Affaiblir le président

Pour le chef de l’État burundais, les magistrats qui ne veulent pas exécuter les procès comme il se doit veulent « m’affaiblir, montrer que je suis incompétent ».

Il a affirmé que « Je dors souvent trois heures par jour pendant plusieurs semaines car j’aime mon pays. Mais vous les magistrats, vous voulez tout avoir sans avoir travaillé et vous brandissez chaque fois le droit de grève quand on dénonce vos pratiques ».

Depuis son accession au pouvoir anticipée en juin 2020 suite à la mort inopinée de son prédécesseur Pierre Nkurunziza, le président Ndayishimiye a toujours critiqué le système judiciaire de son pays qu’il accuse « d’être corrompue jusqu’à la moelle ».

Des observateurs locaux et étrangers estiment qu’il devrait aller au-delà des « paroles vaines » et agir surtout « en permettant à la justice d’être indépendante et ne pas être instrumentalisée par le pouvoir ».

Au milieu, le président Neva entouré par la ministre de la justice, le procureur général de la République et le président de la cour suprême

D’autres trouvent qu’il se contredit puisqu’il tient un discours très différent quand il va rencontrer les partenaires de son pays.

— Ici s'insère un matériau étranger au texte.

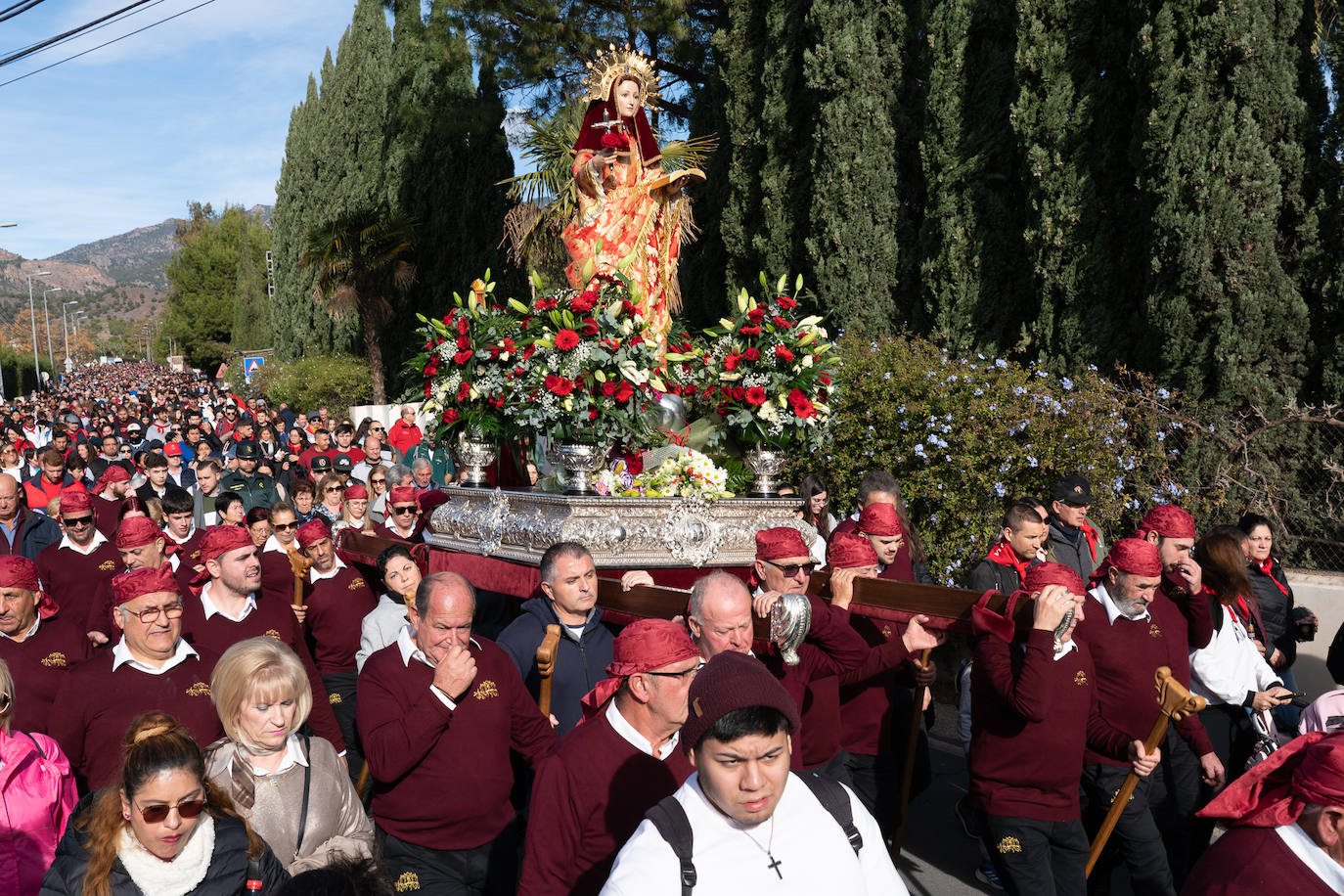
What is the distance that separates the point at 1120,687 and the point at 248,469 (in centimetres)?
941

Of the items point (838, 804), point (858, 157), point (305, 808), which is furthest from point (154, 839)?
point (858, 157)

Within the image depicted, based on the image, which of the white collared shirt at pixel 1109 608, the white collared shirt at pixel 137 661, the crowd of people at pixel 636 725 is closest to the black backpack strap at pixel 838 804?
the crowd of people at pixel 636 725

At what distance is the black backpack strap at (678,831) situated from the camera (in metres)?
2.27

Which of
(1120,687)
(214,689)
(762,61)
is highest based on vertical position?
(762,61)

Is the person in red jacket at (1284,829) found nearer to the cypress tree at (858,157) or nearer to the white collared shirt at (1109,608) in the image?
the white collared shirt at (1109,608)

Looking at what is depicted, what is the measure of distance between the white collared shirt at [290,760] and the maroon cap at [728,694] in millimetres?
1732

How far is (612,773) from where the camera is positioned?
3066 mm

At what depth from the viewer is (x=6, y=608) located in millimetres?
4852

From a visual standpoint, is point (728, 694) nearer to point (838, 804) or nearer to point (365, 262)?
point (838, 804)

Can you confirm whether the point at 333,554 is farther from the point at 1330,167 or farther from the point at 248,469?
the point at 1330,167

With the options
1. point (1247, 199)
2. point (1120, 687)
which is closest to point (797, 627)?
point (1120, 687)

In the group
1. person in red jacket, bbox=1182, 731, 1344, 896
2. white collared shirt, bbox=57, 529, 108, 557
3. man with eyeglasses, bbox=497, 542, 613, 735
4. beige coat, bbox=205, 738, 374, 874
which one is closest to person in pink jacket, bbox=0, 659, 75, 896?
beige coat, bbox=205, 738, 374, 874

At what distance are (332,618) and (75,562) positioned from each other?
2038mm

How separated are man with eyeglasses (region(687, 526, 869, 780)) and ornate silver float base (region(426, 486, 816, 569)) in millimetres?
1253
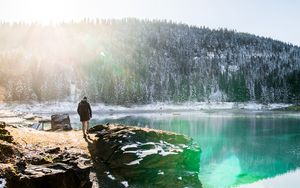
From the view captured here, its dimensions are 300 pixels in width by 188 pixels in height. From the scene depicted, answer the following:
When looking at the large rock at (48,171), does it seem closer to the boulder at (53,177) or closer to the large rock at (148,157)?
the boulder at (53,177)

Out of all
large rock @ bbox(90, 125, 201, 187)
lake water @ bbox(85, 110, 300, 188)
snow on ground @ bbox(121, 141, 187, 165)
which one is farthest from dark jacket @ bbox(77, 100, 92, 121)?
lake water @ bbox(85, 110, 300, 188)

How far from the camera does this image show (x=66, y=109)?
5758 inches

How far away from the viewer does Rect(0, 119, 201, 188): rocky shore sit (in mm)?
13094

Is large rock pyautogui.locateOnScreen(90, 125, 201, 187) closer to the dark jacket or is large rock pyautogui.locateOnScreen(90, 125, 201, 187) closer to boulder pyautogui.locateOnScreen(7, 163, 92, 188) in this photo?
the dark jacket

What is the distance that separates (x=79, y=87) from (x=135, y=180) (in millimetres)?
173171

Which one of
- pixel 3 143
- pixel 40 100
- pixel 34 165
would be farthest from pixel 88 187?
pixel 40 100

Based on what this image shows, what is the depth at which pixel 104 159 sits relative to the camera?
19.6 m

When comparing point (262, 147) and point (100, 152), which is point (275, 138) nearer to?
point (262, 147)

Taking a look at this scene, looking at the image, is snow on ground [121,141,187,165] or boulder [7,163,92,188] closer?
boulder [7,163,92,188]

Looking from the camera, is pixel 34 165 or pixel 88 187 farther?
pixel 88 187

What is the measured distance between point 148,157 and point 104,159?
2362mm

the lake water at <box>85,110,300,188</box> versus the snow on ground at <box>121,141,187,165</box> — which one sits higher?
the snow on ground at <box>121,141,187,165</box>

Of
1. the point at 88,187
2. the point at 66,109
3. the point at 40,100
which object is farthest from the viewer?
the point at 40,100

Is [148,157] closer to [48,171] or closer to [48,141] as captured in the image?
[48,141]
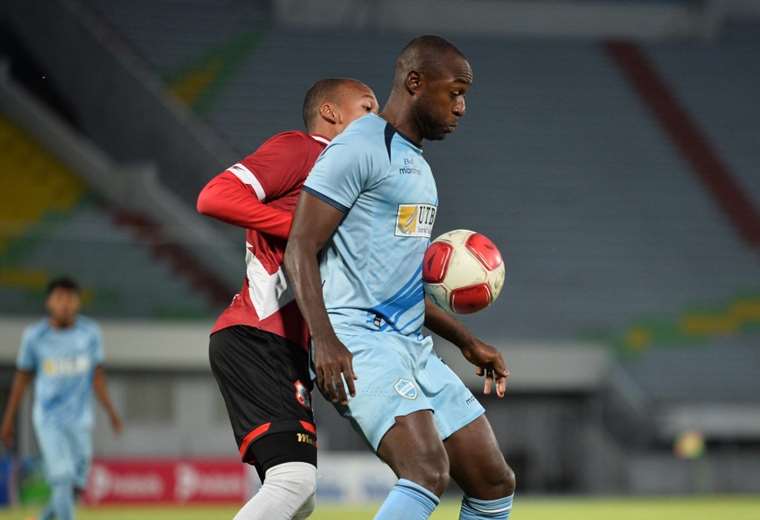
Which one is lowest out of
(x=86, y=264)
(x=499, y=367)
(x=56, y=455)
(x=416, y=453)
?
(x=416, y=453)

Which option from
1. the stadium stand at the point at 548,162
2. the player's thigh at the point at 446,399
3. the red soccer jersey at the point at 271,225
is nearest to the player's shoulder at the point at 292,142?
the red soccer jersey at the point at 271,225

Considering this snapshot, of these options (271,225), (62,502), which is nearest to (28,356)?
(62,502)

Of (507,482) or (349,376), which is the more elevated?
(349,376)

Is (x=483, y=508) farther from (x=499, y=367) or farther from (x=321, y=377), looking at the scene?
(x=321, y=377)

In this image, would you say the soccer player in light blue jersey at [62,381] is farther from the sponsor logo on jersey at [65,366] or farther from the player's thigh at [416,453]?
the player's thigh at [416,453]

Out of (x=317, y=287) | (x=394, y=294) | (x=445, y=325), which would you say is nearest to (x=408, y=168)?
(x=394, y=294)

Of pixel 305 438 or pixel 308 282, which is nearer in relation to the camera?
pixel 308 282

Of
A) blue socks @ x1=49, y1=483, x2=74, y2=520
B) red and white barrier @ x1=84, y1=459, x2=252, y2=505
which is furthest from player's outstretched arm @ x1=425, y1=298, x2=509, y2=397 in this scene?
red and white barrier @ x1=84, y1=459, x2=252, y2=505

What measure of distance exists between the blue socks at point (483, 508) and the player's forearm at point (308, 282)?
0.88 m

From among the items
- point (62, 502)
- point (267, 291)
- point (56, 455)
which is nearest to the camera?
point (267, 291)

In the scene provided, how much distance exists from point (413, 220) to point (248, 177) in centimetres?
60

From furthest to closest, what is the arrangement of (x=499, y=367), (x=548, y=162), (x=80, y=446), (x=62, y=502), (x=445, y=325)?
(x=548, y=162) → (x=80, y=446) → (x=62, y=502) → (x=499, y=367) → (x=445, y=325)

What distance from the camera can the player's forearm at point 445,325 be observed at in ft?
16.5

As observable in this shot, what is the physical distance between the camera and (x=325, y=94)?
5.26m
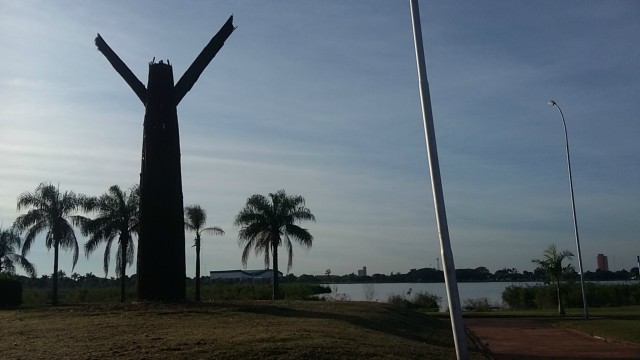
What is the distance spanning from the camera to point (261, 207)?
131ft

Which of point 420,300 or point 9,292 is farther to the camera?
point 420,300

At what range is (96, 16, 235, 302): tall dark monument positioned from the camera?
66.6 feet

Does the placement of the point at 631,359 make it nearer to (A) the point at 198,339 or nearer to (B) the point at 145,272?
(A) the point at 198,339

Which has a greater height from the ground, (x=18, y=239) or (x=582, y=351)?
(x=18, y=239)

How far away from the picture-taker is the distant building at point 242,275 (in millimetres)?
66312

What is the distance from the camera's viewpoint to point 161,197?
2069cm

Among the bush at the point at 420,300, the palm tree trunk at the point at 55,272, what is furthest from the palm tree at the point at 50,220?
the bush at the point at 420,300

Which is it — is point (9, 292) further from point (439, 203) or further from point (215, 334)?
point (439, 203)

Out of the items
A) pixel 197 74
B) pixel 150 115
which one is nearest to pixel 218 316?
pixel 150 115

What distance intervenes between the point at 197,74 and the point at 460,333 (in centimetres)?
1465

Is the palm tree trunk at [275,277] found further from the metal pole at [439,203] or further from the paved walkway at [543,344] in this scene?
A: the metal pole at [439,203]

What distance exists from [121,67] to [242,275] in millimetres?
49735

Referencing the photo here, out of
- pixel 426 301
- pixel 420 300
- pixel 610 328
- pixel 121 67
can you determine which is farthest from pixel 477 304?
pixel 121 67

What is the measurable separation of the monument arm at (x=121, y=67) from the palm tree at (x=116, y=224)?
18.5 metres
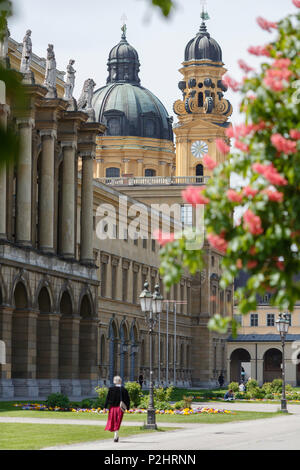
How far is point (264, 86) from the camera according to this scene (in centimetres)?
1080

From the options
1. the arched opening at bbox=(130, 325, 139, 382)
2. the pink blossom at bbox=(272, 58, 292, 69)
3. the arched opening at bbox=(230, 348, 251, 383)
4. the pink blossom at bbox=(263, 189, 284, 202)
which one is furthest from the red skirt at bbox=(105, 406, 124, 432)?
the arched opening at bbox=(230, 348, 251, 383)

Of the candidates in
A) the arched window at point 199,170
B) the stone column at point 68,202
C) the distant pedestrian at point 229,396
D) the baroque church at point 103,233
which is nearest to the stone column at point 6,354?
the baroque church at point 103,233

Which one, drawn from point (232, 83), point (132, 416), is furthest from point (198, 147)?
point (232, 83)

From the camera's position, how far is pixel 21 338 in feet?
194

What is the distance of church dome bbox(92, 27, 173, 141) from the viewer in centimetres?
13338

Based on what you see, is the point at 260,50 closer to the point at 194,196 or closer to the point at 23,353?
the point at 194,196

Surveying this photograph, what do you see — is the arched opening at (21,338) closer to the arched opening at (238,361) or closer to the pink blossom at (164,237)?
the pink blossom at (164,237)

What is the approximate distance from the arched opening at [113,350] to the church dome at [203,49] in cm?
5107

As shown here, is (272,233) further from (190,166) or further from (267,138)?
(190,166)

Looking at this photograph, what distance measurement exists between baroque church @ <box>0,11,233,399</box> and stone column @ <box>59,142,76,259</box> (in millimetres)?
61

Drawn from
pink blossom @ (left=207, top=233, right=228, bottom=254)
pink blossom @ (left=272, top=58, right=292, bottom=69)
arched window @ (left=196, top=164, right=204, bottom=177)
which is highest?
arched window @ (left=196, top=164, right=204, bottom=177)

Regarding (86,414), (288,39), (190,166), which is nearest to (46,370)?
(86,414)

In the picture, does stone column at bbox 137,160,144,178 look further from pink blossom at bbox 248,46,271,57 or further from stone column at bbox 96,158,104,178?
pink blossom at bbox 248,46,271,57

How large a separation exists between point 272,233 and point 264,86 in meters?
1.48
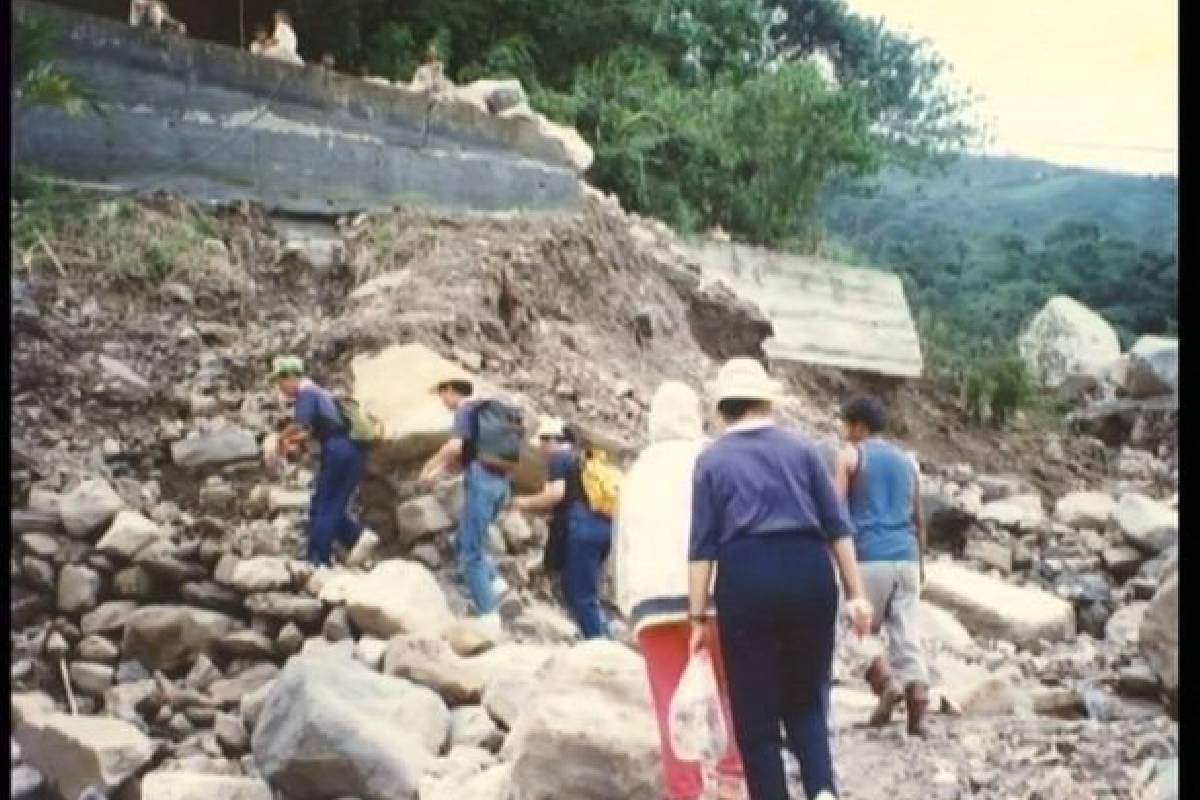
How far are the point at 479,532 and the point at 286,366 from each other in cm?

« Le président devrait plutôt se mettre à l’œuvre pour améliorer le fonctionnement du système judiciaire, restaurer son indépendance et le rendre plus efficace. Dans son discours, le président a parlé de la protection des droits humains. C’est une bonne chose. Mais concrètement, qu’a-t-il fait pour protéger les droits humains ? De grands discours ou le limogeage de quelques autorités locales ne suffisent pas. S’il veut que le peuple burundais croie à ses promesses, il devrait mettre fin à l’impunité qui protège les autorités de haut rang qui ont commis de graves violations des droits humains depuis des années. D’ailleurs les partenaires internationaux du Burundi lui feraient davantage confiance si certaines de ces hautes autorités étaient traduites en justice », réagissait cette semaine Carina Tertsakian , chercheuse associée à l’Initiative pour les droits humains au Burundi (IDHB) dans un entretien exclusif accordé à SOS Médias Burundi sur le discours du président Neva en marge de la journée des Imbonerakure de l’ancienne rébellion Hutu.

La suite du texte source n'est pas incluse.